Daiki Axis
#441 2026

Daiki Axis

Social ventures

Reinventing water and sanitation is not easy. As a country, we haven’t even tried. We gave in to World Bank suggestions which are neither cost effective nor relevant to our demographics and geography.

For one we have a lot of people and bovine animals. Second, vegetarians generate human waste which is far more in volume terms than that generated by non-vegetarians. Third, we still have considerable rural populations where conventional water supply and sewage networks don’t make sense. Over the last few months, my search for suitable technologies has taken me to two role models – one is the Jalasya stack developed in India. The other is the Johkasou STP stack from Japan. When we add these two stacks together – we can pretty much solve for any kind of community – from 200 to 200 lacs.

Kamal Tiwari and Christina W. are both passionate experts in the area. Whilst Kamal is at the mass market end catering to municipal corporations and industries, Christina operates at the very top of the pyramid catering to luxury hotels seeking premium certifications like the Leeds Platinum and the Global Wellness Certification from Wellness Lifestyle. These are the only two known solutions anywhere in the world which remove antibiotics from the recycled water preventing antibiotic buildup which can lead to antibiotic resistance in human beings.

The Johkasau stack from Japan comprises of a water treatment system and a waste water treatment system. The former is based on electrostatic deionisation for softening and carbon derived filters for nano filtration. The latter uses a combination of sedimentation, anaerobic treatment, aerobic treatment and filtration. The logic is you can treat waste water locally an reuse the recovered water. The unit is sold as a packaged unit and just needs a small electric blower for operations. Based on sound Japanese technology, it is ideal for mixed waste comprising of grey water (wash and kitchen) and black water (flush from WC).

The Jalasya stack is designed for super premium applications like arid golf courses, luxury hotels and gated communities which are off grid. It is closely integrated with other systems – like the cop30 geothermal aircon systems and the graphene based water filtration plant – to deliver a completely integrated system for high tropical climates.

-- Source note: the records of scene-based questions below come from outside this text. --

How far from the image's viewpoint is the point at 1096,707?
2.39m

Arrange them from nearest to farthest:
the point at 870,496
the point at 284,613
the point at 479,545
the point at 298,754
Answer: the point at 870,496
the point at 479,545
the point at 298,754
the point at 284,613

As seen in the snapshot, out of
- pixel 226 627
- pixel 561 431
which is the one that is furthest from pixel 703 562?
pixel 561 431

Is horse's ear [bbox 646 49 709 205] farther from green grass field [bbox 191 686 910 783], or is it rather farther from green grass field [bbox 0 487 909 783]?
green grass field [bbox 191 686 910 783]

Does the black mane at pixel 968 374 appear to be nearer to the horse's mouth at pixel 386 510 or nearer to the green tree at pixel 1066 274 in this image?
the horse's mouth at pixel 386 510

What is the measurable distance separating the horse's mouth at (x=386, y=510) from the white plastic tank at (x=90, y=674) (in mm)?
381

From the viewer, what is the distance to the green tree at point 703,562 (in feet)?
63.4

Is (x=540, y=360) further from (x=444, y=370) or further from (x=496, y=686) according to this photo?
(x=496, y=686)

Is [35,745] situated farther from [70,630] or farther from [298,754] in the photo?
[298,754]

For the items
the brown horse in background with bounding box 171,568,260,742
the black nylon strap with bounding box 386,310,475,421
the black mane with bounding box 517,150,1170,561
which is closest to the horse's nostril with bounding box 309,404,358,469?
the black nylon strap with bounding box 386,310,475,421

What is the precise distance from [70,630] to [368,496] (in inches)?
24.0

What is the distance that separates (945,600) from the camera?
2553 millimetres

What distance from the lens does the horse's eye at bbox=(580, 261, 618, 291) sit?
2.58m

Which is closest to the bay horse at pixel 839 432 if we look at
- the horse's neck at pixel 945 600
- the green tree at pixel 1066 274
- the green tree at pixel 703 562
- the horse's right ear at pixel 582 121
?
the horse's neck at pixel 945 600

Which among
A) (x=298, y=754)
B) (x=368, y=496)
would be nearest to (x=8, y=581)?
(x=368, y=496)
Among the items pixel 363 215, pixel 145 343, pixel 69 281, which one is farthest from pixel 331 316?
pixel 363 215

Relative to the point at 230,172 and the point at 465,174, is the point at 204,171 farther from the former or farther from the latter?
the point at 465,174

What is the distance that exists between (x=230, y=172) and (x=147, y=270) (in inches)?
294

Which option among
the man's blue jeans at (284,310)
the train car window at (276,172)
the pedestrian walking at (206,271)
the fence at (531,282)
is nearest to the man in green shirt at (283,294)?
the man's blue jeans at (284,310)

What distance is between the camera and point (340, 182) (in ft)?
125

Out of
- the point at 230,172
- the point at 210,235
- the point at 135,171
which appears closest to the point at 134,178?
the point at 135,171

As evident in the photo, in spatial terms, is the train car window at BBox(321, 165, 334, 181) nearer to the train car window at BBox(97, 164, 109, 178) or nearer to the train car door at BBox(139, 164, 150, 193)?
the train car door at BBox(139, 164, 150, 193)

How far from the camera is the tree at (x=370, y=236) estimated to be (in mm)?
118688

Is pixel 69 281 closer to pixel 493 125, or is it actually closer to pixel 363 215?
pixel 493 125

Unlike the Johkasau system which lets methane escape into the air, it recovers biogas. The first key attribute of the Jalasya stack is its ability to neutralise enzyme based detergent effluents. The second differentiator is its ability to separate the three streams – urine, black water and other grey water (including detergents). The urine is dehydrated and converted into a natural nitrogenous fertiliser.

The most interesting use case of the Jalasya stack is for high capacity applications like the Ganga ghats in Haridwar where it is proposed to recover the fecal matter in almost dry condition. A world first.

Centralised STP plants no longer make sense.